= Task prompt =
Render the stretch from the line containing "Examining this picture, which" through the end of the data as a JSON list of strings, one string per line, with blank lines left out.

BEGIN Listing

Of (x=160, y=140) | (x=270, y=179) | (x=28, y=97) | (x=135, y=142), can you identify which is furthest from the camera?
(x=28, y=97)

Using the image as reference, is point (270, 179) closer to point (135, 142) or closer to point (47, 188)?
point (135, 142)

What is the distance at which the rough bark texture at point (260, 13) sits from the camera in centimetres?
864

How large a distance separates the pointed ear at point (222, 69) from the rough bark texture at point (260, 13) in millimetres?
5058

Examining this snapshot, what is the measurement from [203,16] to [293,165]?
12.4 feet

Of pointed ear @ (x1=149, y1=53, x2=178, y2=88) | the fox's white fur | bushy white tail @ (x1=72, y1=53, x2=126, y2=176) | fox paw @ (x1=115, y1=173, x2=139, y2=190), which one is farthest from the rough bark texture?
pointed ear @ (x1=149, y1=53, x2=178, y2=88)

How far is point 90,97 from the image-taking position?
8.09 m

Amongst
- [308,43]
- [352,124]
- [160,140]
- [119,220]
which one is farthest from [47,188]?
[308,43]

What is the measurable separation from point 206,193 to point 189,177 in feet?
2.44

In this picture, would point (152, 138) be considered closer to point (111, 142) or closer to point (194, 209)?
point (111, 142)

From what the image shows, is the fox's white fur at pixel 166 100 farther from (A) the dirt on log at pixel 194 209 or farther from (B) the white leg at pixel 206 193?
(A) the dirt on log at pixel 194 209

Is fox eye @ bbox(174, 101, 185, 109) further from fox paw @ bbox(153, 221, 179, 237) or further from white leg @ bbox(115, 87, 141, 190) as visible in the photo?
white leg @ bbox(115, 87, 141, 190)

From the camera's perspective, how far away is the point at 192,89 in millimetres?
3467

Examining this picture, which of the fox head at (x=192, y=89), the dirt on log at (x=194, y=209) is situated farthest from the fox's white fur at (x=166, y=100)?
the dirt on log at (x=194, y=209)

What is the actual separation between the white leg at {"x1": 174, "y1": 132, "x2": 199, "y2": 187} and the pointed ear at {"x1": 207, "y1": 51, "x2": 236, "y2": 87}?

END Listing

= Expected output =
[
  "Examining this picture, which of the fox head at (x=192, y=89), the dirt on log at (x=194, y=209) is situated farthest from the fox's white fur at (x=166, y=100)?",
  "the dirt on log at (x=194, y=209)",
  "What is the actual separation between the white leg at {\"x1\": 174, \"y1\": 132, \"x2\": 199, \"y2\": 187} and the pointed ear at {\"x1\": 207, \"y1\": 51, \"x2\": 236, \"y2\": 87}?"
]